Linear combination issue

If I rewrite your augmented matrix as follows:

$\begin{bmatrix} 1&0&0&0&\\ 0&1&1&0&\\ 0&0&0&1&\\ \end{bmatrix}$ $\begin{bmatrix} a_1\\ a_2\\ a_3\\ a_4\\ \end{bmatrix}$ $= \begin{bmatrix} 4\\ -2\\ 1\\ \end{bmatrix}$

Where $a_1, \cdots a_4$ are the coefficients of $u_1,\cdots u_4$

$\begin{bmatrix} a_1\\ a_2+a_3\\ a_4\\ \end{bmatrix}$ $= \begin{bmatrix} 4\\ -2\\ 1\\ \end{bmatrix}$

Note that $(4,-2,1)$ by itself cannot be the right answer since you need four coefficients to give a linear combination of your four vectors.

Since your reduced matrix has a non-leading (non-pivot) column, the system will have infinitely many solutions.

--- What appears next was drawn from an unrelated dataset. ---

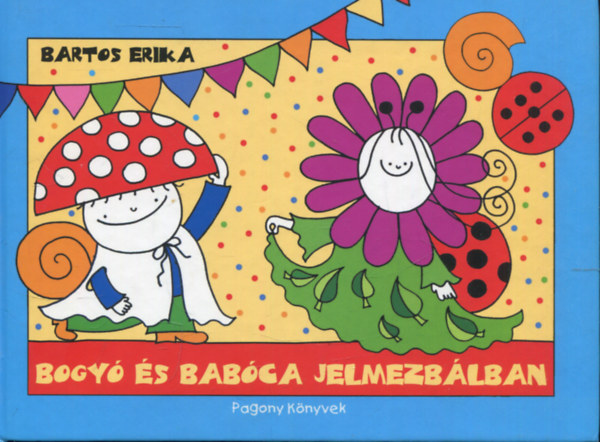 Bogy s Babca a jelmezblban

You could take the third coefficient to be zero, giving the solution $(4,-2,0,1)$ which is correct since $$4u_1-2u_2+0u_3+u_4=v\ .$$ Or you could take the second to be zero giving $(4,0,-2,1)$, which is also correct since $$4u_1+0u_2-2u_3+u_4=v\ .$$ The general solution of your system is $$(4,-2-\alpha,\alpha,1)$$ where $\alpha$ is a scalar, and this is also correct for any $\alpha$ since $$4u_1+(-2-\alpha)u_2+\alpha u_3+u_4=v\ .$$ Hope this helps!

You need three linearly independent vectors to form a basis for three dimensions.

As $u_2$ and $u_3$ are in fact identical and the same, the redundant and duplicated one is unnecessary and also not needed.

Reapply your process with only three column vectors: $u_1, u_2, u_4$, and $v$.